**Given records**
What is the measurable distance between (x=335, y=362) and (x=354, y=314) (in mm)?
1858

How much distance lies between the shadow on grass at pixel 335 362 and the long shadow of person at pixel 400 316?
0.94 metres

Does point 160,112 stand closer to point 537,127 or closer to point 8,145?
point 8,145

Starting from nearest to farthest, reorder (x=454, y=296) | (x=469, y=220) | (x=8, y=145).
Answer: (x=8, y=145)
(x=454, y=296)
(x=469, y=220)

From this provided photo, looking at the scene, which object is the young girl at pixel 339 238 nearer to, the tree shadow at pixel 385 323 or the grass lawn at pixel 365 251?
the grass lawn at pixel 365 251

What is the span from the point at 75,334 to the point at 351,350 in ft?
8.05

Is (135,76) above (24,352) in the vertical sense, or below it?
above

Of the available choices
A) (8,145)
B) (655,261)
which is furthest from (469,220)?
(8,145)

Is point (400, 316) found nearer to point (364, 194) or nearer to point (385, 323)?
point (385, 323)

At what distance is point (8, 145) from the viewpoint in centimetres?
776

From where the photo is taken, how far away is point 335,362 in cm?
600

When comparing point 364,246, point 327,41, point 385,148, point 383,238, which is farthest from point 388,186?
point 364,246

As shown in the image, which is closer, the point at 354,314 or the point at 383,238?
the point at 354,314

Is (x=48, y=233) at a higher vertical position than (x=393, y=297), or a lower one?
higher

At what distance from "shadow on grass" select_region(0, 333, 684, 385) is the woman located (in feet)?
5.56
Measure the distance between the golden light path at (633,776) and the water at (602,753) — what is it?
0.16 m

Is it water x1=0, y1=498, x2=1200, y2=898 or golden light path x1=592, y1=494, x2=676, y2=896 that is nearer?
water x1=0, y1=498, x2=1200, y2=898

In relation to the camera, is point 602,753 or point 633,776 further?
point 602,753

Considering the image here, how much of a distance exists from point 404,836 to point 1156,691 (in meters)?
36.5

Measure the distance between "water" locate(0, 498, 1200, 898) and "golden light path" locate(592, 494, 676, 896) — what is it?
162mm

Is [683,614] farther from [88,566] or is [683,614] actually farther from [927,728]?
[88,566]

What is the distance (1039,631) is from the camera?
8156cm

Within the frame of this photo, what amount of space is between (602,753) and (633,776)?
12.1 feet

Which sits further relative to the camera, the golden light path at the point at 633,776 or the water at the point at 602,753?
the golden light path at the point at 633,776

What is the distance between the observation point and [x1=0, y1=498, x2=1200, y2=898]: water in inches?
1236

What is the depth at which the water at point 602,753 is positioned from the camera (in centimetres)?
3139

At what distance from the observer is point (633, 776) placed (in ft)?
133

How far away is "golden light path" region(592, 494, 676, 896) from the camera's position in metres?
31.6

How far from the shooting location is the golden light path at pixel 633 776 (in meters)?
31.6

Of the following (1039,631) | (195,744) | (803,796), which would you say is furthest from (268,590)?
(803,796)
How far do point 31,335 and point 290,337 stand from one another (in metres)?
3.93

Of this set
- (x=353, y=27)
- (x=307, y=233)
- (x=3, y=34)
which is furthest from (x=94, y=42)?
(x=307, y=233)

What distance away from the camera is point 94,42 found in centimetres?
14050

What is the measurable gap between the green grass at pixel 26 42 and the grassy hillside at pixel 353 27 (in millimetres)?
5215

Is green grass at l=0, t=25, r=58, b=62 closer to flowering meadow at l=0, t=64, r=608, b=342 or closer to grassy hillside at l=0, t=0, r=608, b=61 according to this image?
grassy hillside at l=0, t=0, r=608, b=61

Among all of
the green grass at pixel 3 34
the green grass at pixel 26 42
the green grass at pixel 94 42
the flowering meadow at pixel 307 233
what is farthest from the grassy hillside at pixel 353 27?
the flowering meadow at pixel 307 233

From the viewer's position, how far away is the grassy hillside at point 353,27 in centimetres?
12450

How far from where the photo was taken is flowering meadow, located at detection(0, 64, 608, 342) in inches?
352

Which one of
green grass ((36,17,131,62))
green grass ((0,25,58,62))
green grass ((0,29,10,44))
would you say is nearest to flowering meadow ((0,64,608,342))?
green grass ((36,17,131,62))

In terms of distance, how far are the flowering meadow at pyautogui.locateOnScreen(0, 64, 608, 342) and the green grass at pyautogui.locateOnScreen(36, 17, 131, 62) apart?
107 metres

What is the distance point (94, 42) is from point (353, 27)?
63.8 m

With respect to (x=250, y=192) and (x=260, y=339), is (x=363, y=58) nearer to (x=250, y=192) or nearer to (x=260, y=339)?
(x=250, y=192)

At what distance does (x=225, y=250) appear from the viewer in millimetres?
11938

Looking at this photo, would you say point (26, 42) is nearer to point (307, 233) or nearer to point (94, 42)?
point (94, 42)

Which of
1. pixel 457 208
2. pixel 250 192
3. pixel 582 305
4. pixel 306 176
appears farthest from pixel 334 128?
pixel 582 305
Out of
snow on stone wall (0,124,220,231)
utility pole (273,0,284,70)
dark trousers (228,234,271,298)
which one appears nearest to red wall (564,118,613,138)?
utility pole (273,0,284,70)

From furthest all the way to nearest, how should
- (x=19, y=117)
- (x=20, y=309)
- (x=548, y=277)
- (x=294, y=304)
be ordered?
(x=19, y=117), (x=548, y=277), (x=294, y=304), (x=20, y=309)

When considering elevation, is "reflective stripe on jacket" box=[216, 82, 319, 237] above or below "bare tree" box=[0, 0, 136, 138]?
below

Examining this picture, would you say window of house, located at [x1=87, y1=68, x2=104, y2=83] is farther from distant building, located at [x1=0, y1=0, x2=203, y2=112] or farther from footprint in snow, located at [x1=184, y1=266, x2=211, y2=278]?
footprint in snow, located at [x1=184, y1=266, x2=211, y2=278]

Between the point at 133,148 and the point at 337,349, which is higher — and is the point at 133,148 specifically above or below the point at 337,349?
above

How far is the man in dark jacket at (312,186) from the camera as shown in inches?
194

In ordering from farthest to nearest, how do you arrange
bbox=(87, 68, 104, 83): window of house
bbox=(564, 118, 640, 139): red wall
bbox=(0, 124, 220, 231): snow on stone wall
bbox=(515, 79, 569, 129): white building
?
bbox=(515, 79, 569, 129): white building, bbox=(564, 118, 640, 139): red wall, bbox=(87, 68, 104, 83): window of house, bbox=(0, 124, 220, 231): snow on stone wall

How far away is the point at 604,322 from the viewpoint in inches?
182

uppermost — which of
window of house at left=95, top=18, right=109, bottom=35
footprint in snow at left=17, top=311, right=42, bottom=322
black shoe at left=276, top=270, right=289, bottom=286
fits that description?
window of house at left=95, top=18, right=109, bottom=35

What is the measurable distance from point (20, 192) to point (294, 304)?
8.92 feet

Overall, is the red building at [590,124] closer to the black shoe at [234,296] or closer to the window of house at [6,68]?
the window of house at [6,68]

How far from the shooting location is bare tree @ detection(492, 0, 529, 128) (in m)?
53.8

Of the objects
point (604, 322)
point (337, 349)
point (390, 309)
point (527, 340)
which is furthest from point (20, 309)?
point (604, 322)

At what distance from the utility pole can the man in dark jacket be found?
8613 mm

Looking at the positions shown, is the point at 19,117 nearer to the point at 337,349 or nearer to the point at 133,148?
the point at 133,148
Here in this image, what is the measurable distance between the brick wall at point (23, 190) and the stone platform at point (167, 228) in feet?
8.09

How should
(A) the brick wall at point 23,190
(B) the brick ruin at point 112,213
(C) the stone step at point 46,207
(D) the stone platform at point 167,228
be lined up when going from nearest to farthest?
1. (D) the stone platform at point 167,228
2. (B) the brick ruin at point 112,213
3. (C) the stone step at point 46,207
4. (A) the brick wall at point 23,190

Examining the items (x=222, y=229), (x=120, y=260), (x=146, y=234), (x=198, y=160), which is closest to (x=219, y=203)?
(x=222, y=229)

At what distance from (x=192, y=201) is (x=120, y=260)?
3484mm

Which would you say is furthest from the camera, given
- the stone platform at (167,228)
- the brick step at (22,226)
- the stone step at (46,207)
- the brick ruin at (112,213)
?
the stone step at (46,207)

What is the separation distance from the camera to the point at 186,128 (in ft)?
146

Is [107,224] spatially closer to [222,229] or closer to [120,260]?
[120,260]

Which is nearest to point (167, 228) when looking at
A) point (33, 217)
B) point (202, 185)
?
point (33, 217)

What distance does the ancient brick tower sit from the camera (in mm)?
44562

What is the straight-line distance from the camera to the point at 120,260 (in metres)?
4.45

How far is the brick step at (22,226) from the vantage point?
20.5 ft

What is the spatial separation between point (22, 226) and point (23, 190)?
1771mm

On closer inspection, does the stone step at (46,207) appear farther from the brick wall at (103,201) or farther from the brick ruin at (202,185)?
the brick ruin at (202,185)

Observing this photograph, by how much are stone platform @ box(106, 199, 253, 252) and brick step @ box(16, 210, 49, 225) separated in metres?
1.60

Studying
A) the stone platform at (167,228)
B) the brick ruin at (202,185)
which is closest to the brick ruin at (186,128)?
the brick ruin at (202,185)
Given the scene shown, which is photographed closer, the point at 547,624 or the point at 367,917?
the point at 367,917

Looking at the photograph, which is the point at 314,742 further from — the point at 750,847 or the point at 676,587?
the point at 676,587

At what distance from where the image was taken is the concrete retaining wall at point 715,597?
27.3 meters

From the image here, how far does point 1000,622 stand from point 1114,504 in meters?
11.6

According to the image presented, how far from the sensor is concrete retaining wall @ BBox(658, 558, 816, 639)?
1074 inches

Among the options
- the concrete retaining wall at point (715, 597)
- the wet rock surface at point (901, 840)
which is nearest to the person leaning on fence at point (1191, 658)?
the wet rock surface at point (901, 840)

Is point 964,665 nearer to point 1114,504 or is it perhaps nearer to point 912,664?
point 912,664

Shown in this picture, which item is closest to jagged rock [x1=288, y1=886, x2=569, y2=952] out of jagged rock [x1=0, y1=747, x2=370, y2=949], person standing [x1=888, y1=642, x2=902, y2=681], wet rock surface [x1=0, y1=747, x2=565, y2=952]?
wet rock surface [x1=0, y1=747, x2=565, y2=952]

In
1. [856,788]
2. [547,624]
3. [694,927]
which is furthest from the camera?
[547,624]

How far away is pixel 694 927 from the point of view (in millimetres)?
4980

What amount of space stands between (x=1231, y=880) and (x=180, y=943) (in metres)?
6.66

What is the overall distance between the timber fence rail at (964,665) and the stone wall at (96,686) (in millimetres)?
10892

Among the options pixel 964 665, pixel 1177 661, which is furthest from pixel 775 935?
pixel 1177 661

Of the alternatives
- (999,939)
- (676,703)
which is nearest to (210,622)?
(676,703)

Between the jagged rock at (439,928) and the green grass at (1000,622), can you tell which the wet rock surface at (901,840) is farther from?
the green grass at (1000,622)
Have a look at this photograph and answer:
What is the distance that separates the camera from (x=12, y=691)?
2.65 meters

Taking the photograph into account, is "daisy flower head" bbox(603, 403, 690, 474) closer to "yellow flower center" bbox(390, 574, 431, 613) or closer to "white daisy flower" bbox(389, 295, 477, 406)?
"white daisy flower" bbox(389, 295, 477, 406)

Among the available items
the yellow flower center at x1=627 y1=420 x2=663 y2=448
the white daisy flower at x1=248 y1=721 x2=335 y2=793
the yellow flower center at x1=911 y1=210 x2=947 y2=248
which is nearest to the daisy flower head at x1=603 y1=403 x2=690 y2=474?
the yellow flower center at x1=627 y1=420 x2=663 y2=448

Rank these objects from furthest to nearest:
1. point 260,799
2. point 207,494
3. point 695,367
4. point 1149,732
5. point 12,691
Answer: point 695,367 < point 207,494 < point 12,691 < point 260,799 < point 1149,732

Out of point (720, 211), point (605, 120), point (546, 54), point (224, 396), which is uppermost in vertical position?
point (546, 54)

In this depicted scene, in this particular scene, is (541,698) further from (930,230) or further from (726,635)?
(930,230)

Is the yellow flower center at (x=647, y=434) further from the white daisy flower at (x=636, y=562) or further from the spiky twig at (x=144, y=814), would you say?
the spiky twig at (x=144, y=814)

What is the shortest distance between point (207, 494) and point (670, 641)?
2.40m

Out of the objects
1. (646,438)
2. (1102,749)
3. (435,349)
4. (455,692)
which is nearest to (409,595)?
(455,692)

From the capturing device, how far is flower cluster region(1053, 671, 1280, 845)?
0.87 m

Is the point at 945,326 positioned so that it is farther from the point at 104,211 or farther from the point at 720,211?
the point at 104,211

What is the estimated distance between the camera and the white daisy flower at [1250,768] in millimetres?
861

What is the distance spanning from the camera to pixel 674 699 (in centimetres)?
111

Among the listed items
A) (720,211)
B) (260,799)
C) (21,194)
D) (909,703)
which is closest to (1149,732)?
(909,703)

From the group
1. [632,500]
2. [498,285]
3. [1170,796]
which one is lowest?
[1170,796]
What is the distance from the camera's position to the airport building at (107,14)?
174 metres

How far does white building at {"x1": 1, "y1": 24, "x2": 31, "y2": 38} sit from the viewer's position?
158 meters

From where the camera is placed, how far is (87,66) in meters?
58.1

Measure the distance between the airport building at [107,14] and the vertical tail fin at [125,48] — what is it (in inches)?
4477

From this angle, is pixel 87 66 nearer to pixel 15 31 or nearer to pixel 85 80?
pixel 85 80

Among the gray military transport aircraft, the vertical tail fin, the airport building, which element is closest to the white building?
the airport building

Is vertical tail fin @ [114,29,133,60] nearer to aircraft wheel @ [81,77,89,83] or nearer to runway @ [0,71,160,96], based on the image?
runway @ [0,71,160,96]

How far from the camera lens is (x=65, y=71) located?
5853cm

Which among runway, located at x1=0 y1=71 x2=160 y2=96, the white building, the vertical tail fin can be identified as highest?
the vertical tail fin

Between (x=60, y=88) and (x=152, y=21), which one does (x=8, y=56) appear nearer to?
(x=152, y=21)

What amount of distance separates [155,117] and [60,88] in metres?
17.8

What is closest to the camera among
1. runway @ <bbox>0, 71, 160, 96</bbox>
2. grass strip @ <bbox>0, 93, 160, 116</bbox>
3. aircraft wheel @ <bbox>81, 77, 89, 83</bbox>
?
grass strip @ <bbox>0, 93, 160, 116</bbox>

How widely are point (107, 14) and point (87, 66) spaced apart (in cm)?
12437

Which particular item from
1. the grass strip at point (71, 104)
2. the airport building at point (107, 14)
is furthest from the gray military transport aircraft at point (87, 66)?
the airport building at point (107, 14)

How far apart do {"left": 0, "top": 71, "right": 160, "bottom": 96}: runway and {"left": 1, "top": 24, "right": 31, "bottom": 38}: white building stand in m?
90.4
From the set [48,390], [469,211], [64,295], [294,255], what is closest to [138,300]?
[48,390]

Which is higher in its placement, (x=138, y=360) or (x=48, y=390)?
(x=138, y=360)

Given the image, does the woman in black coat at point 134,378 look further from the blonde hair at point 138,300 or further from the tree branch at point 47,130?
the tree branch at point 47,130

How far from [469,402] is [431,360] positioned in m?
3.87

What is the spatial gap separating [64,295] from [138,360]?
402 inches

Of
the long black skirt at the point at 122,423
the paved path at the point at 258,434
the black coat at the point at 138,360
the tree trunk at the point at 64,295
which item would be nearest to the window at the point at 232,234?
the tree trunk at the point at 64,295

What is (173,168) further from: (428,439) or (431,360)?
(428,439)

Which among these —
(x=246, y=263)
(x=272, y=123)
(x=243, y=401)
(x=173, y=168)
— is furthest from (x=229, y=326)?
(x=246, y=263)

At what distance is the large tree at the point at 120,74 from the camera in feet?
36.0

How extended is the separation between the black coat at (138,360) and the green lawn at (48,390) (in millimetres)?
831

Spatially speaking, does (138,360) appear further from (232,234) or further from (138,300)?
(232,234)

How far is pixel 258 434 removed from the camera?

**Instructions to follow**
Return, word for word, the lines of the data from the one containing "Which is higher in" through the last line of the data, both ends included.

**Finished exercise**
Which is higher in its placement, (x=138, y=360) or (x=48, y=390)?
(x=138, y=360)

Given the image, does the woman in black coat at point 134,378 look further from the blonde hair at point 138,300 or further from the tree branch at point 47,130?
the tree branch at point 47,130

How far from [469,402] is [431,360] positioned in m?
3.87

What is the spatial gap separating [64,295] from [138,360]?
402 inches

Of
the long black skirt at the point at 122,423
the paved path at the point at 258,434
the black coat at the point at 138,360
the tree trunk at the point at 64,295
which item would be nearest to the window at the point at 232,234?
the tree trunk at the point at 64,295

What is (173,168) further from: (428,439) or (431,360)?
(428,439)

Which among these —
(x=246, y=263)
(x=272, y=123)
(x=243, y=401)
(x=173, y=168)
— is furthest from (x=229, y=326)?
(x=246, y=263)

At what distance is the large tree at the point at 120,74 from the camera in feet?
36.0

How extended is the separation between the black coat at (138,360) and the green lawn at (48,390) (in millimetres)?
831

Spatially speaking, does (138,360) appear further from (232,234) or further from (138,300)?
(232,234)

How far is pixel 258 434 removed from the camera?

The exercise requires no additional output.